[Description of the task]:
Copy every one of the entries below line for line, changing nothing and keeping them in their original order.

[Entries supplied]:
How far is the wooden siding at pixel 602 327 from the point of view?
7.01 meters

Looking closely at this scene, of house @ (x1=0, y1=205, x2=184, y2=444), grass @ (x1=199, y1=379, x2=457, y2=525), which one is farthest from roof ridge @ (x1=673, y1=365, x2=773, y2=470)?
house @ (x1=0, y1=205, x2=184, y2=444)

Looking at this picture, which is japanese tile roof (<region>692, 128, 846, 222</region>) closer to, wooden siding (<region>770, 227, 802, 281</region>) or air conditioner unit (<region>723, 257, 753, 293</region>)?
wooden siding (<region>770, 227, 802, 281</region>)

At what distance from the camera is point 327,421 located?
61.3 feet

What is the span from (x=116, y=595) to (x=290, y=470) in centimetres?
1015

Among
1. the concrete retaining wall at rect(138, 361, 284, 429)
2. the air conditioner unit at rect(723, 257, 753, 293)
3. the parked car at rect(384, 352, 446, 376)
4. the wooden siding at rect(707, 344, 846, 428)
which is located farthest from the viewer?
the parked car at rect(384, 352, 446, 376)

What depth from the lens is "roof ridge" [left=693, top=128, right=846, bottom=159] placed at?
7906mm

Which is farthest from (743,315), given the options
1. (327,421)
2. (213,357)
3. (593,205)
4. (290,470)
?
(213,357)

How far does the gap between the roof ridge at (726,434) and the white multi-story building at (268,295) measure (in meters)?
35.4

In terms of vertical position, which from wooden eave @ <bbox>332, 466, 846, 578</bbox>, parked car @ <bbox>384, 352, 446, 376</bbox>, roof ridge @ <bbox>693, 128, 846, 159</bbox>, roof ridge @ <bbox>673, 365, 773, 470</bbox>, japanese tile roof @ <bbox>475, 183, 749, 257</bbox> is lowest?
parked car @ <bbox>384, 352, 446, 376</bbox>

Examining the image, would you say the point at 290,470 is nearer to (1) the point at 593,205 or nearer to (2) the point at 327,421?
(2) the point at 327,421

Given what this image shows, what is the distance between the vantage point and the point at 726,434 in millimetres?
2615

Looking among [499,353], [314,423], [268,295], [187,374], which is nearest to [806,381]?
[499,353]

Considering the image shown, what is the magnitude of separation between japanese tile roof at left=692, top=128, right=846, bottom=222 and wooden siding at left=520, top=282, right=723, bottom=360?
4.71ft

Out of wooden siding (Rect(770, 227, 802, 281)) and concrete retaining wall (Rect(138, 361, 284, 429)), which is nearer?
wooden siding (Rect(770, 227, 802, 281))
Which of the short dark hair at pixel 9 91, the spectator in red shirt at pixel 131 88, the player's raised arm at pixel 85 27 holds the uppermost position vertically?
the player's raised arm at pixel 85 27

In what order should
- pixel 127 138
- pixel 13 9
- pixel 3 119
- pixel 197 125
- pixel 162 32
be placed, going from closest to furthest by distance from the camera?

[Task response]:
How far is the wooden siding at pixel 602 327 from the point of view?
7.01 meters

Looking closely at this scene, of house @ (x1=0, y1=205, x2=184, y2=444), grass @ (x1=199, y1=379, x2=457, y2=525), which one is farthest from roof ridge @ (x1=673, y1=365, x2=773, y2=470)?
house @ (x1=0, y1=205, x2=184, y2=444)

Looking at this picture, which is japanese tile roof (<region>692, 128, 846, 222</region>) closer to, wooden siding (<region>770, 227, 802, 281</region>) or air conditioner unit (<region>723, 257, 753, 293</region>)?
wooden siding (<region>770, 227, 802, 281</region>)

At what distance from the camera is point 327,421 located?
61.3 feet

What is the span from (x=116, y=595) to (x=290, y=470) in centimetres?
1015

Among
1. the concrete retaining wall at rect(138, 361, 284, 429)
2. the air conditioner unit at rect(723, 257, 753, 293)
3. the parked car at rect(384, 352, 446, 376)
4. the wooden siding at rect(707, 344, 846, 428)
which is located farthest from the viewer?
the parked car at rect(384, 352, 446, 376)

What depth from the lens is "roof ridge" [left=693, top=128, right=846, bottom=159] placed at?
7906mm

Which is farthest from (743,315), given the options
1. (327,421)
2. (213,357)
3. (593,205)
4. (290,470)
?
(213,357)

How far does the gap between the roof ridge at (726,434) and the white multi-story building at (268,295) measure (in meters)?
35.4

In terms of vertical position, which from wooden eave @ <bbox>332, 466, 846, 578</bbox>, parked car @ <bbox>384, 352, 446, 376</bbox>, roof ridge @ <bbox>693, 128, 846, 159</bbox>, roof ridge @ <bbox>673, 365, 773, 470</bbox>, japanese tile roof @ <bbox>475, 183, 749, 257</bbox> is lowest?
parked car @ <bbox>384, 352, 446, 376</bbox>

Examining the image, would you say the point at 290,470 is nearer to (1) the point at 593,205 or nearer to (2) the point at 327,421?
(2) the point at 327,421

Given what this image shows, what is the distance between the vantage point and the point at 726,434 in millimetres?
2615

Looking among [499,353], [314,423], [268,295], [187,374], which is nearest to [806,381]?
[499,353]

Considering the image shown, what is the magnitude of separation between japanese tile roof at left=692, top=128, right=846, bottom=222 and wooden siding at left=520, top=282, right=723, bottom=360?
4.71ft

Out of wooden siding (Rect(770, 227, 802, 281)) and concrete retaining wall (Rect(138, 361, 284, 429)), which is nearer?
wooden siding (Rect(770, 227, 802, 281))
Which of the short dark hair at pixel 9 91, the spectator in red shirt at pixel 131 88, the player's raised arm at pixel 85 27 holds the uppermost position vertically?
the player's raised arm at pixel 85 27

In what order should
- pixel 127 138
- pixel 13 9
- pixel 3 119
- pixel 197 125
- pixel 162 32
be placed, going from closest to furthest by distance from the camera?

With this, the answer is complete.